Второе предсказание произносит в разговоре с королём Жак Копеноль, чулочник из Гента. Глядя на штурм собора Парижской Богоматери из окна Бастилии, он как будто провидит революцию 1789 года: “…Час вашего народа ещё не пробил <…> Когда с этой вышки понесутся звуки набата, когда загрохочут пушки, когда с адским грохотом рухнет башня, когда солдаты и горожане с рычаньем бросятся друг на друга в смертельной схватке, вот тогда-то и пробьёт этот час”.

Неслучайно Эсмеральда в течение всего романа сравнивается с Богоматерью. От неё исходит свет, придающий её чертам “идеальную нежность, которую впоследствии уловил Рафаэль в мистическом слиянии девственности, материнства и божественности”. Так автор метафорически подсказывает: божество нового времени — свобода, в образе Эсмеральды — обещание будущей свободы.

Образ пробуждающегося народа воплощён в Квазимодо. Сцена, в которой Эсмеральда даёт напиться страдающему у позорного столба Квазимодо, исполнена тайного значения: это томящийся в рабстве народ получает живительный глоток свободы. Если до встречи с Эсмеральдой горбун был как будто бы одним из каменных чудищ собора, не вполне человеком (в соответствии с латинским именем, ему данным, — Quasimodo, “почти”, “как будто бы”), то, полюбив её, он становится едва ли не сверхчеловеком. Судьба Квазимодо — залог того, что и народу предстоит стать творцом истории, Народом с большой буквы.

Что же губит Эсмеральду и Квазимодо? Их рок — Средневековье. Стареющая, отживающая эпоха, чувствуя приближение своего конца, тем яростнее преследует новую жизнь. Средневековье мстит Эсмеральде за то, что она свободна, и Квазимодо за то, что он освободился из-под власти камня. Законы, предрассудки, привычки Средневековья убивают их.

Критик Сент-Бев сетовал после выхода «Собора Парижской Богоматери»: “В мрачной развязке романа нет ничего умиротворяющего, ничто не возвышает здесь душу, не вселяет в неё надежду”. Он не увидел в романе Гюго диалектики рока и катарсиса. Рок романа-трагедии — гибнущее и губящее Средневековье; катарсис — преодоление Средневековья, моральная победа над ним. Без этого прорыва в будущее, без обещания грядущей свободы пять актов на Гревской площади остались бы всего лишь “кровавой комедией”. Будущее — воздух трагедии.

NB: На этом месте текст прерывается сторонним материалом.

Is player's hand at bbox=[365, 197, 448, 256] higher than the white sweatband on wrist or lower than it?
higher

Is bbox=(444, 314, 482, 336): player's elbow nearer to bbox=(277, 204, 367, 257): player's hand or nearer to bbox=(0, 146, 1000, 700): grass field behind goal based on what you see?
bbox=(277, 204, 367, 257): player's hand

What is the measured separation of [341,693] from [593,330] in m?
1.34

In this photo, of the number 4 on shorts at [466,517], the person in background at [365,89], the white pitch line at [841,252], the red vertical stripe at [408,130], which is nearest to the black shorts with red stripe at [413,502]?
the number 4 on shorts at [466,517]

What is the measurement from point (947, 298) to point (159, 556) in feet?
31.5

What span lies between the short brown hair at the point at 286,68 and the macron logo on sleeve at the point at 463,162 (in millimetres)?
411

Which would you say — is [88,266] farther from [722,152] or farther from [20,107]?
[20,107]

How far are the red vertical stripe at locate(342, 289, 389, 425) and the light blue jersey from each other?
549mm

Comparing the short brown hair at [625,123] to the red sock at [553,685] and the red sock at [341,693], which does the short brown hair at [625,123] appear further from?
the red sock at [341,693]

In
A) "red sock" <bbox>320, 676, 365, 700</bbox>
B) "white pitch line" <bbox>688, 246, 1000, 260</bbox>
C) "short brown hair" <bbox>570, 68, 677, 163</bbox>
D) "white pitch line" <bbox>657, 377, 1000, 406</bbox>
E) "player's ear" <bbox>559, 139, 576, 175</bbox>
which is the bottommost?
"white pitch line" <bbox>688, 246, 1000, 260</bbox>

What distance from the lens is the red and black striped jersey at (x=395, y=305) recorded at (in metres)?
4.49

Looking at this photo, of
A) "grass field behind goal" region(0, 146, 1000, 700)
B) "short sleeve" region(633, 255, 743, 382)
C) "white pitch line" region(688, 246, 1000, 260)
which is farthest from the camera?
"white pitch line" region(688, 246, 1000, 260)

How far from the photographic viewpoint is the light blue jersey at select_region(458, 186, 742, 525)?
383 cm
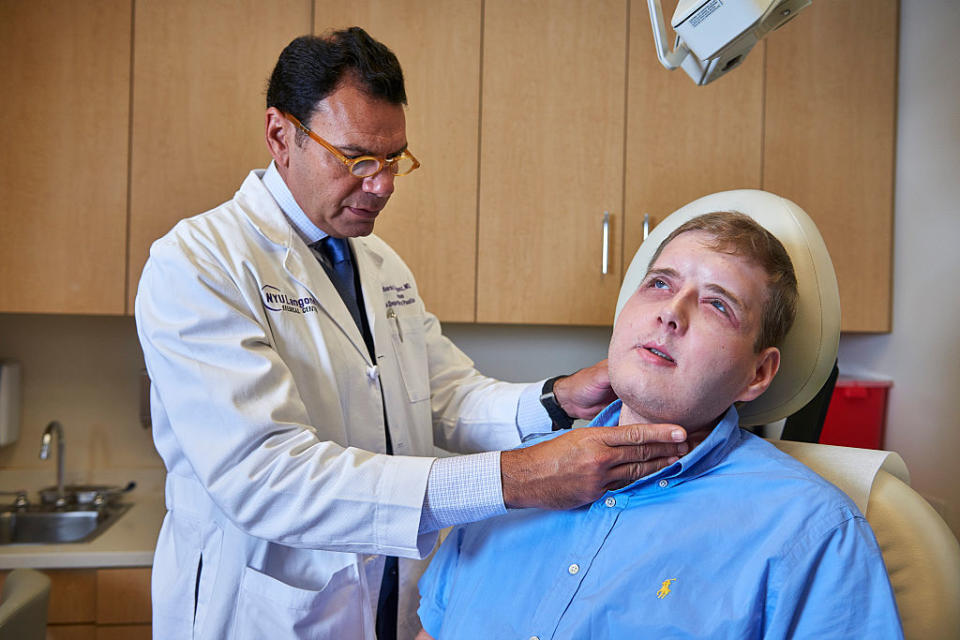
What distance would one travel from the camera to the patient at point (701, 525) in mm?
824

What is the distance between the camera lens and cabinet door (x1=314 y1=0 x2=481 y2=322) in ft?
7.04

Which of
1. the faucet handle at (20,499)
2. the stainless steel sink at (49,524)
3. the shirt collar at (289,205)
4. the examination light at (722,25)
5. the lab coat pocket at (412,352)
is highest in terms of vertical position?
the examination light at (722,25)

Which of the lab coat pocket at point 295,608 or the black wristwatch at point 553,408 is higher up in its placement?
the black wristwatch at point 553,408

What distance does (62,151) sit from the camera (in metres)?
2.01

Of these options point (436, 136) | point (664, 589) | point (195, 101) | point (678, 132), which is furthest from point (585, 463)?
point (195, 101)

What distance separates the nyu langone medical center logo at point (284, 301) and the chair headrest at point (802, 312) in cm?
79

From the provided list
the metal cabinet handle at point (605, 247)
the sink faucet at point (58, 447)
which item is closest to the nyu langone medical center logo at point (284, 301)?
the metal cabinet handle at point (605, 247)

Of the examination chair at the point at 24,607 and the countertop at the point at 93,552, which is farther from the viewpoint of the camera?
the countertop at the point at 93,552

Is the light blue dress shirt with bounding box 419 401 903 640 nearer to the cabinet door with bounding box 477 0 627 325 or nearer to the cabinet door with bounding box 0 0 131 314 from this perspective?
the cabinet door with bounding box 477 0 627 325

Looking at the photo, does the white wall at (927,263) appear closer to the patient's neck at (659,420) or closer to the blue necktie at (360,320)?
the patient's neck at (659,420)

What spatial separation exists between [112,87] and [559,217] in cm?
145

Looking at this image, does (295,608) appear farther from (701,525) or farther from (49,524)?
(49,524)

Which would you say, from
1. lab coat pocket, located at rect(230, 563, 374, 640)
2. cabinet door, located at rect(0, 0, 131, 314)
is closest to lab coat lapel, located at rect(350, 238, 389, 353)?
lab coat pocket, located at rect(230, 563, 374, 640)

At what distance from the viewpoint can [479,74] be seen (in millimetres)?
2178
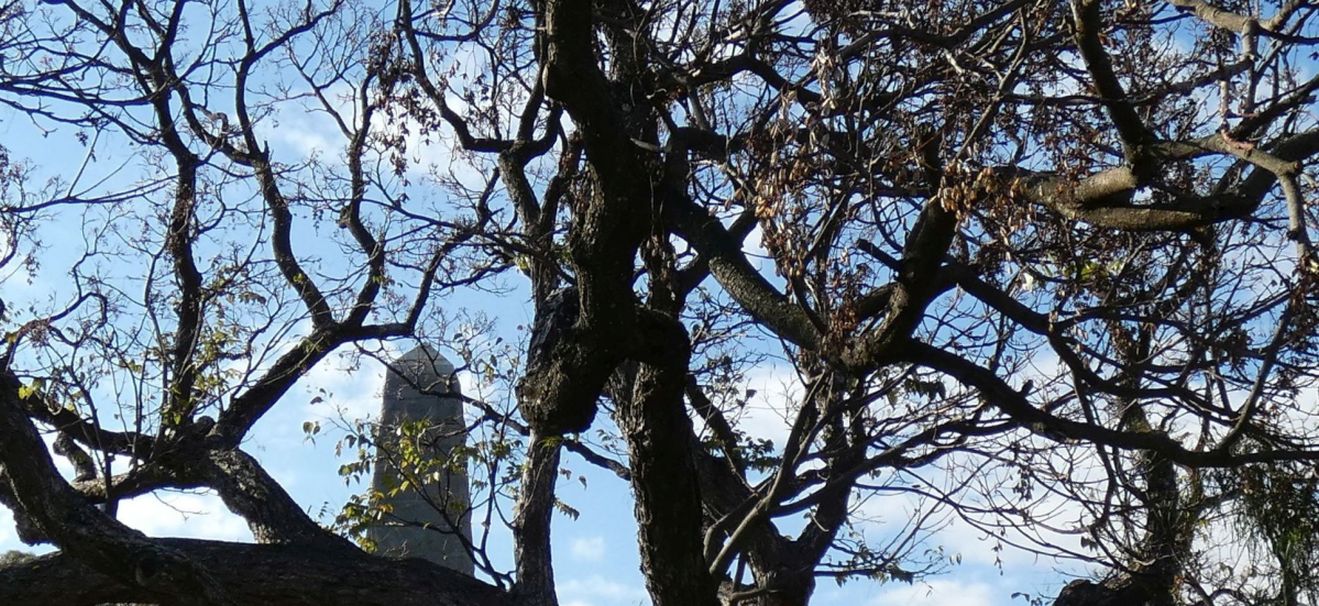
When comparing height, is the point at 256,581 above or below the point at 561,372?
below

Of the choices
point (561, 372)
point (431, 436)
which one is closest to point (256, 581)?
point (431, 436)

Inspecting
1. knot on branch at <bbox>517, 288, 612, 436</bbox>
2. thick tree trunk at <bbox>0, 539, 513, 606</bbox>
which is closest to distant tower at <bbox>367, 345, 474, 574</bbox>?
thick tree trunk at <bbox>0, 539, 513, 606</bbox>

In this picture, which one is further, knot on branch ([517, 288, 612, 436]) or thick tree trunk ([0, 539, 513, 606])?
thick tree trunk ([0, 539, 513, 606])

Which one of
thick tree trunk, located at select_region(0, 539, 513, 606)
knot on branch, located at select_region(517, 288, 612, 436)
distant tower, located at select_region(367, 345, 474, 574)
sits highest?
distant tower, located at select_region(367, 345, 474, 574)

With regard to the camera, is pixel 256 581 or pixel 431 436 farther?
pixel 431 436

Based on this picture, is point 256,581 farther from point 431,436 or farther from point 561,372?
point 561,372

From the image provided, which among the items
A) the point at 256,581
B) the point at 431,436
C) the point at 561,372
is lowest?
the point at 256,581

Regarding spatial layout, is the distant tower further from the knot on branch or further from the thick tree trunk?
the knot on branch

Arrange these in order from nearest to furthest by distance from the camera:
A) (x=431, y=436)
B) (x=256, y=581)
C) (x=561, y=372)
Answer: (x=561, y=372) < (x=256, y=581) < (x=431, y=436)

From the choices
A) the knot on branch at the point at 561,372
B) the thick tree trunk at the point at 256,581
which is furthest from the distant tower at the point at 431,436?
the knot on branch at the point at 561,372

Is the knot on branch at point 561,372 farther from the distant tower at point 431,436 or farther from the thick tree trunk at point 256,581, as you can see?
the thick tree trunk at point 256,581

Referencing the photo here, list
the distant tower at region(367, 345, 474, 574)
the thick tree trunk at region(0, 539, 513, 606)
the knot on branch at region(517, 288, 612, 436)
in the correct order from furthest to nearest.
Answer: the distant tower at region(367, 345, 474, 574), the thick tree trunk at region(0, 539, 513, 606), the knot on branch at region(517, 288, 612, 436)

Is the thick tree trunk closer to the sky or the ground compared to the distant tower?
closer to the ground

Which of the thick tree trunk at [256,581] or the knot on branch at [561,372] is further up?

Открытия, сделанные в рамках романтического историзма, подготовили эпоху реалистического романа. “Та самая духовная формация, — а именно романтическая, — которая с такой силой ощутила атмосферу стилевого единства прежних эпох, которая открыла средневековье, Ренессанс <…> достигла органического понимания своеобразной атмосферы собственной эпохи во всех её разнообразных формах <…> Не меньше <…> на развитие современного реализма повлияла другая романтическая тенденция — <…> смешение стилей; оно сделало возможным тот факт, что объектом серьёзного художественного изображения стали персонажи всех сословий, взятые в их повседневной практической жизни…” (Э.Ауэрбах).

От романтического историзма, вживающегося в атмосферу былых эпох, передающего её смешанным стилем, — прямой путь к реализму, стремящемуся изобразить действительность в её полноте, постичь законы современного общества.

Почтовая открытка в честь Виктора Гюго.